Aku dan Angrea mendekati pintu untuk membuka pintu. Memang hanya aku dan Angrea yang punya dasar bela diri kompeten. Vior sama sekali anti kekerasan. Vero cuma pernah Taekwondo waktu SD dan Ivory cuma pernah karate sampai SMP kelas dua. Aku sendiri semasa masih ada Maripona, ia melatihku dengan silat Limbubu andalannya, selepas kepergiannya, Erik selalu melatihku seminggu dua kali dengan berbagai dasar beladiri kickboxing, Muay Thai, dan Krav Maga. Tapi ya kalo ada kursi, hantam aja pake kursi.
"Room servis!!" Kembali suara itu terdengar.
Lucunya suaranya terdengar seperti seorang wanita dan seakan ditutupin ketika berbicara, seperti tidak ingin diketahui siapa yang mengeluarkan suara.
Angrea memegang gagang pintu, bersiap membukanya. Ia menatapku meminta persetujuan untuk mulai membuka pintunya. Aku lalu mengangguk memberi aba-aba.
Angrea langsung membuka pintu dan menarik sosok berhoddie serba Biru Navy. Ia menggunakan celana jeans dan sepatu kets merah. Ia terjungkal ke lantai diiringi aduhan yang jelas.
"Aaaawwwwwkkhh ... please stop," ia terduduk di lantai sambil mengarahkan tangannya pada posisi PLOdefense.

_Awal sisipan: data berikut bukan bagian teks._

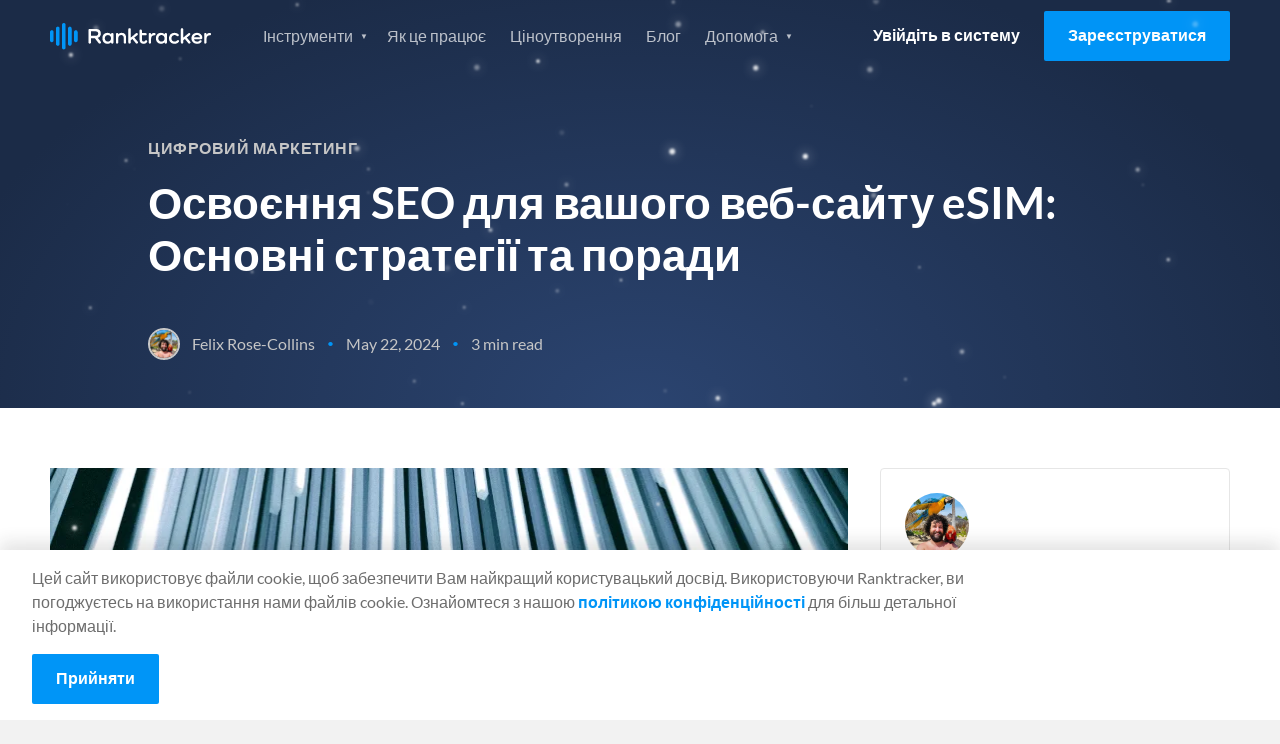

--- FILE ---
content_type: application/javascript
request_url: https://prism.app-us1.com/?a=652243245&u=https%3A%2F%2Fwww.ranktracker.com%2Fuk%2Fblog%2Fmastering-seo-for-your-e-sim-website-essential-strategies-and-tips%2F
body_size: 116
content:
window.visitorGlobalObject=window.visitorGlobalObject||window.prismGlobalObject;window.visitorGlobalObject.setVisitorId('26b0c827-4b1b-4d13-a2ec-d51db13a22bf', '652243245');window.visitorGlobalObject.setWhitelistedServices('', '652243245');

"It's me Daniella," ucapnya.
Seketika aku hentikan niatku menghantam kepalanya dengan kursi yang kupegang. Ia membuka hoddienya dan bisa kulihat wajah cantik berbentuk oval dengan rambut hitam dibaliknya.
"Mirriam, what are you doing?" tanyaku kaget dengan kedatangannya.
Ia tampak kesakitan sambil mengelus-elus pinggul dan punggungnya. Selamat Angrea, kamu punya pengalaman melempar Mirriam Van Der Zulla, yang pastinya tidak dimiliki setiap orang.
"Aaauuhhh ... het doet pijn," ujarnya mengaduh.
Vero dan Angrea berusaha membantunya berdiri.
"I want to see you, Mooi. Aaaaw your strength was not for fun ya ...?!" Ia menepuk-nepuk tangan Angrea.
"Sorry, I though you were a criminal," ucap Angrea tidak enak hati.
"In Colloseum? Of course not," jawab Mirriam mungkin agak sedikit kesal.
"Why do you play masquerade, Mirriam?" tanyaku, sebenarnya sudah bisa menduga alasannya hanya saja coba kita dengar dari Mirriam langsung.
"Saya tidak boleh terlihat disini dear, bisa dituduh sebagai sebuah kecurangan," jawabnya menggunakan bahasa Indonesia.